*Problem requirements*
Decide whether each statement below agrees with the forum thread on sequence filtering, answering yes or no and quoting the deciding words of the thread. 1. The example filter removes chloroplast and mitochondria sequences. 2. The reply presents only one way to do the filtering. 3. The example filter keeps sequence variants that lack a phylum-level classification.

*Document passage*
Prior to the following downstream analysis I filtered out my samples according to sample grouping I desired. The question is will it affect my diversity analysis result?

Hi @Yin_Hui_Cheok,

Often I like to perform a variety of sequence and taxonomy filtering prior to inferring a phylogeny for use in downstream analyses. There are many ways to do this, but here are a few suggestions:

  1. Remove unwanted / poorly annotated taxonomic groups. The following example removes any sequence variants that do not have at least a phylum-level classification, removes eukaryotes, chloroplast, and mitochondria sequences, as well as any unclassified sequences. Feel free to modify to suite your needs.

*Entries taken from a collection*

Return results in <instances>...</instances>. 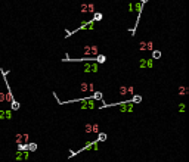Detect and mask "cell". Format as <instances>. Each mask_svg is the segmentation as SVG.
<instances>
[{
	"mask_svg": "<svg viewBox=\"0 0 189 162\" xmlns=\"http://www.w3.org/2000/svg\"><path fill=\"white\" fill-rule=\"evenodd\" d=\"M114 106L120 108V112H133V102H131V100L120 102V103H115Z\"/></svg>",
	"mask_w": 189,
	"mask_h": 162,
	"instance_id": "cell-1",
	"label": "cell"
},
{
	"mask_svg": "<svg viewBox=\"0 0 189 162\" xmlns=\"http://www.w3.org/2000/svg\"><path fill=\"white\" fill-rule=\"evenodd\" d=\"M83 71L86 74H89V72H98V63L96 62H92V61H87L86 63H84V66H83Z\"/></svg>",
	"mask_w": 189,
	"mask_h": 162,
	"instance_id": "cell-2",
	"label": "cell"
},
{
	"mask_svg": "<svg viewBox=\"0 0 189 162\" xmlns=\"http://www.w3.org/2000/svg\"><path fill=\"white\" fill-rule=\"evenodd\" d=\"M142 9H143V3H140V2H137V3H130V5H129V10H130V12H136L137 16L142 13Z\"/></svg>",
	"mask_w": 189,
	"mask_h": 162,
	"instance_id": "cell-3",
	"label": "cell"
},
{
	"mask_svg": "<svg viewBox=\"0 0 189 162\" xmlns=\"http://www.w3.org/2000/svg\"><path fill=\"white\" fill-rule=\"evenodd\" d=\"M83 53L86 56H96L98 55V46H84L83 49Z\"/></svg>",
	"mask_w": 189,
	"mask_h": 162,
	"instance_id": "cell-4",
	"label": "cell"
},
{
	"mask_svg": "<svg viewBox=\"0 0 189 162\" xmlns=\"http://www.w3.org/2000/svg\"><path fill=\"white\" fill-rule=\"evenodd\" d=\"M81 109H94V102L90 97H86L81 100Z\"/></svg>",
	"mask_w": 189,
	"mask_h": 162,
	"instance_id": "cell-5",
	"label": "cell"
},
{
	"mask_svg": "<svg viewBox=\"0 0 189 162\" xmlns=\"http://www.w3.org/2000/svg\"><path fill=\"white\" fill-rule=\"evenodd\" d=\"M81 30H94V21H84L75 31H81Z\"/></svg>",
	"mask_w": 189,
	"mask_h": 162,
	"instance_id": "cell-6",
	"label": "cell"
},
{
	"mask_svg": "<svg viewBox=\"0 0 189 162\" xmlns=\"http://www.w3.org/2000/svg\"><path fill=\"white\" fill-rule=\"evenodd\" d=\"M12 119V109H0V121Z\"/></svg>",
	"mask_w": 189,
	"mask_h": 162,
	"instance_id": "cell-7",
	"label": "cell"
},
{
	"mask_svg": "<svg viewBox=\"0 0 189 162\" xmlns=\"http://www.w3.org/2000/svg\"><path fill=\"white\" fill-rule=\"evenodd\" d=\"M80 10H81L83 13H87V12L94 13V5H93V3H83V5L80 6Z\"/></svg>",
	"mask_w": 189,
	"mask_h": 162,
	"instance_id": "cell-8",
	"label": "cell"
},
{
	"mask_svg": "<svg viewBox=\"0 0 189 162\" xmlns=\"http://www.w3.org/2000/svg\"><path fill=\"white\" fill-rule=\"evenodd\" d=\"M154 66V59H142L140 61V68H152Z\"/></svg>",
	"mask_w": 189,
	"mask_h": 162,
	"instance_id": "cell-9",
	"label": "cell"
},
{
	"mask_svg": "<svg viewBox=\"0 0 189 162\" xmlns=\"http://www.w3.org/2000/svg\"><path fill=\"white\" fill-rule=\"evenodd\" d=\"M27 150H28V152H35V150H37V143L28 141V143H27Z\"/></svg>",
	"mask_w": 189,
	"mask_h": 162,
	"instance_id": "cell-10",
	"label": "cell"
},
{
	"mask_svg": "<svg viewBox=\"0 0 189 162\" xmlns=\"http://www.w3.org/2000/svg\"><path fill=\"white\" fill-rule=\"evenodd\" d=\"M19 108H21V103H19V102H16L15 99L10 102V109H12V111H18Z\"/></svg>",
	"mask_w": 189,
	"mask_h": 162,
	"instance_id": "cell-11",
	"label": "cell"
},
{
	"mask_svg": "<svg viewBox=\"0 0 189 162\" xmlns=\"http://www.w3.org/2000/svg\"><path fill=\"white\" fill-rule=\"evenodd\" d=\"M93 61L96 62V63H103V62L106 61V56H103V55H98L96 58L93 56Z\"/></svg>",
	"mask_w": 189,
	"mask_h": 162,
	"instance_id": "cell-12",
	"label": "cell"
},
{
	"mask_svg": "<svg viewBox=\"0 0 189 162\" xmlns=\"http://www.w3.org/2000/svg\"><path fill=\"white\" fill-rule=\"evenodd\" d=\"M15 143H16V145L24 143V134H22V133H18V134L15 136Z\"/></svg>",
	"mask_w": 189,
	"mask_h": 162,
	"instance_id": "cell-13",
	"label": "cell"
},
{
	"mask_svg": "<svg viewBox=\"0 0 189 162\" xmlns=\"http://www.w3.org/2000/svg\"><path fill=\"white\" fill-rule=\"evenodd\" d=\"M106 139H108V134L106 133H98V141L101 143V141H106Z\"/></svg>",
	"mask_w": 189,
	"mask_h": 162,
	"instance_id": "cell-14",
	"label": "cell"
},
{
	"mask_svg": "<svg viewBox=\"0 0 189 162\" xmlns=\"http://www.w3.org/2000/svg\"><path fill=\"white\" fill-rule=\"evenodd\" d=\"M118 94H120V96H126V94H127V85H121V87L118 88Z\"/></svg>",
	"mask_w": 189,
	"mask_h": 162,
	"instance_id": "cell-15",
	"label": "cell"
},
{
	"mask_svg": "<svg viewBox=\"0 0 189 162\" xmlns=\"http://www.w3.org/2000/svg\"><path fill=\"white\" fill-rule=\"evenodd\" d=\"M90 99H93V100H102L103 97H102V93H101V92H94V94H93Z\"/></svg>",
	"mask_w": 189,
	"mask_h": 162,
	"instance_id": "cell-16",
	"label": "cell"
},
{
	"mask_svg": "<svg viewBox=\"0 0 189 162\" xmlns=\"http://www.w3.org/2000/svg\"><path fill=\"white\" fill-rule=\"evenodd\" d=\"M99 131H101V128H99V124H92V133L98 134Z\"/></svg>",
	"mask_w": 189,
	"mask_h": 162,
	"instance_id": "cell-17",
	"label": "cell"
},
{
	"mask_svg": "<svg viewBox=\"0 0 189 162\" xmlns=\"http://www.w3.org/2000/svg\"><path fill=\"white\" fill-rule=\"evenodd\" d=\"M131 102H133V103H140V102H142V96L133 94V99H131Z\"/></svg>",
	"mask_w": 189,
	"mask_h": 162,
	"instance_id": "cell-18",
	"label": "cell"
},
{
	"mask_svg": "<svg viewBox=\"0 0 189 162\" xmlns=\"http://www.w3.org/2000/svg\"><path fill=\"white\" fill-rule=\"evenodd\" d=\"M161 58V52L160 50H152V59H160Z\"/></svg>",
	"mask_w": 189,
	"mask_h": 162,
	"instance_id": "cell-19",
	"label": "cell"
},
{
	"mask_svg": "<svg viewBox=\"0 0 189 162\" xmlns=\"http://www.w3.org/2000/svg\"><path fill=\"white\" fill-rule=\"evenodd\" d=\"M101 19H102V13L101 12H96L93 15V21H101Z\"/></svg>",
	"mask_w": 189,
	"mask_h": 162,
	"instance_id": "cell-20",
	"label": "cell"
},
{
	"mask_svg": "<svg viewBox=\"0 0 189 162\" xmlns=\"http://www.w3.org/2000/svg\"><path fill=\"white\" fill-rule=\"evenodd\" d=\"M80 90H81L83 93L89 92V84H87V83H83V84H81V87H80Z\"/></svg>",
	"mask_w": 189,
	"mask_h": 162,
	"instance_id": "cell-21",
	"label": "cell"
},
{
	"mask_svg": "<svg viewBox=\"0 0 189 162\" xmlns=\"http://www.w3.org/2000/svg\"><path fill=\"white\" fill-rule=\"evenodd\" d=\"M18 150H27V143H19L18 145Z\"/></svg>",
	"mask_w": 189,
	"mask_h": 162,
	"instance_id": "cell-22",
	"label": "cell"
},
{
	"mask_svg": "<svg viewBox=\"0 0 189 162\" xmlns=\"http://www.w3.org/2000/svg\"><path fill=\"white\" fill-rule=\"evenodd\" d=\"M186 93H189V90L186 87H180L179 88V94H186Z\"/></svg>",
	"mask_w": 189,
	"mask_h": 162,
	"instance_id": "cell-23",
	"label": "cell"
},
{
	"mask_svg": "<svg viewBox=\"0 0 189 162\" xmlns=\"http://www.w3.org/2000/svg\"><path fill=\"white\" fill-rule=\"evenodd\" d=\"M139 47H140L142 50H148V41H142V43L139 44Z\"/></svg>",
	"mask_w": 189,
	"mask_h": 162,
	"instance_id": "cell-24",
	"label": "cell"
},
{
	"mask_svg": "<svg viewBox=\"0 0 189 162\" xmlns=\"http://www.w3.org/2000/svg\"><path fill=\"white\" fill-rule=\"evenodd\" d=\"M84 131H86V133H92V124H86Z\"/></svg>",
	"mask_w": 189,
	"mask_h": 162,
	"instance_id": "cell-25",
	"label": "cell"
},
{
	"mask_svg": "<svg viewBox=\"0 0 189 162\" xmlns=\"http://www.w3.org/2000/svg\"><path fill=\"white\" fill-rule=\"evenodd\" d=\"M24 134V143H28L30 141V134L28 133H22Z\"/></svg>",
	"mask_w": 189,
	"mask_h": 162,
	"instance_id": "cell-26",
	"label": "cell"
},
{
	"mask_svg": "<svg viewBox=\"0 0 189 162\" xmlns=\"http://www.w3.org/2000/svg\"><path fill=\"white\" fill-rule=\"evenodd\" d=\"M127 93H130V94H133V93H135V88H133V85L127 87Z\"/></svg>",
	"mask_w": 189,
	"mask_h": 162,
	"instance_id": "cell-27",
	"label": "cell"
},
{
	"mask_svg": "<svg viewBox=\"0 0 189 162\" xmlns=\"http://www.w3.org/2000/svg\"><path fill=\"white\" fill-rule=\"evenodd\" d=\"M89 92H92V93L94 92V84L93 83H89Z\"/></svg>",
	"mask_w": 189,
	"mask_h": 162,
	"instance_id": "cell-28",
	"label": "cell"
},
{
	"mask_svg": "<svg viewBox=\"0 0 189 162\" xmlns=\"http://www.w3.org/2000/svg\"><path fill=\"white\" fill-rule=\"evenodd\" d=\"M148 50H154V43L152 41H148Z\"/></svg>",
	"mask_w": 189,
	"mask_h": 162,
	"instance_id": "cell-29",
	"label": "cell"
},
{
	"mask_svg": "<svg viewBox=\"0 0 189 162\" xmlns=\"http://www.w3.org/2000/svg\"><path fill=\"white\" fill-rule=\"evenodd\" d=\"M0 102H6V94L5 93H0Z\"/></svg>",
	"mask_w": 189,
	"mask_h": 162,
	"instance_id": "cell-30",
	"label": "cell"
},
{
	"mask_svg": "<svg viewBox=\"0 0 189 162\" xmlns=\"http://www.w3.org/2000/svg\"><path fill=\"white\" fill-rule=\"evenodd\" d=\"M179 111H180V112H185V105H183V103L179 105Z\"/></svg>",
	"mask_w": 189,
	"mask_h": 162,
	"instance_id": "cell-31",
	"label": "cell"
},
{
	"mask_svg": "<svg viewBox=\"0 0 189 162\" xmlns=\"http://www.w3.org/2000/svg\"><path fill=\"white\" fill-rule=\"evenodd\" d=\"M148 2V0H140V3H146Z\"/></svg>",
	"mask_w": 189,
	"mask_h": 162,
	"instance_id": "cell-32",
	"label": "cell"
}]
</instances>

*Finished answer*
1. Yes: "removes eukaryotes, chloroplast, and mitochondria sequences"
2. No: "There are many ways to do this"
3. No: "removes any sequence variants that do not have at least a phylum-level classification"